* _SHORT TASK_: Reproduce, word for word, everything from "On top of all" down to "hand out gear." in the passage on EQII gear below.

··· DOCUMENT PASSAGE ···

And I won’t even bother with reforging, which lets you tinker with the stats on your gear, as I am completely unqualified to even boggle at that.

On top of all of that, in EQII you pretty much have swap out every single piece of equipment you’re wearing every ten levels.  At one point they put in a mechanism that basically made any equipped gear worthless to wear if it was more than ten levels below your current level.  I think that was put in to drive the trade skill market… believe me, there is a whole post coming about trade skills here… and might have been pulled out later on when the company decided they needed to hand out gear.

WoW gates content behind levels and gear as well.  But when you roll into a new WoW expansion you just do a few quests and you get enough gear upgrades to make you viable in the new content and allows you to progress and earn more.

But EQII these days… I’ve never had an MMORPG simply hand me so much gear.

Some of it, like the summer Panda gear, is behind a few simple quests.  But most of it is just on a box on the ground by the first quest giver you run into in an expansion.  And in that box is something for every damn slot.

The box o gear on the Plane of Magic

That isn’t a set of “this is all you’ll ever need gear” either.  You still get a stream of upgrades as you run quests.  I was replacing items within minutes of getting that gear.  Rather it seems to be an admission that gating content gating based on gear hasn’t always worked out for them. I recall Rise of Kunark being a trial because the beta test was mostly raiders in peak gear so all the solo starter content was tuned for them.  So, rather than fret about that they toss a box of gear on the ground behind that first quest giver.  And it has been a thing for a while.  I saw that same box in the Planes of Prophecy and in the Chaos Descending starting areas.

I didn’t need gear from either of those boxes because I had the summer Panda gear, but it was there if I did.  And, as my struggle to get to Luclin… the hard way, as it turned out… indicated, I might have been better off had I run through Chaos Descending for some better gear, though the easier answer was just to do the trade skill signature quest intro, which basically involves running down to the chemist for a pack of smokes, get access to Luclin, take the gear upgrades, then go do the intro quest for the adventure signature quest line.

··· SUPPLIED INFORMATION ···

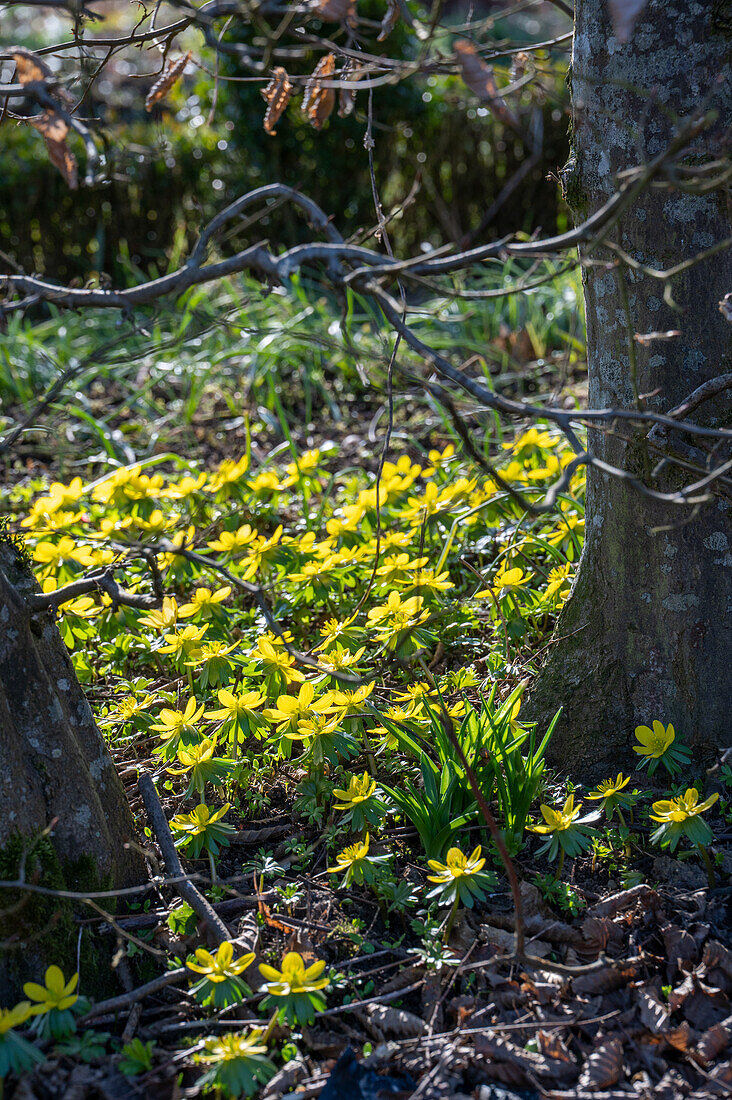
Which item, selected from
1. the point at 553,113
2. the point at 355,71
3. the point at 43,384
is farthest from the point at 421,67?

···

* _EXPECTED ANSWER_:
On top of all of that, in EQII you pretty much have swap out every single piece of equipment you’re wearing every ten levels.  At one point they put in a mechanism that basically made any equipped gear worthless to wear if it was more than ten levels below your current level.  I think that was put in to drive the trade skill market… believe me, there is a whole post coming about trade skills here… and might have been pulled out later on when the company decided they needed to hand out gear.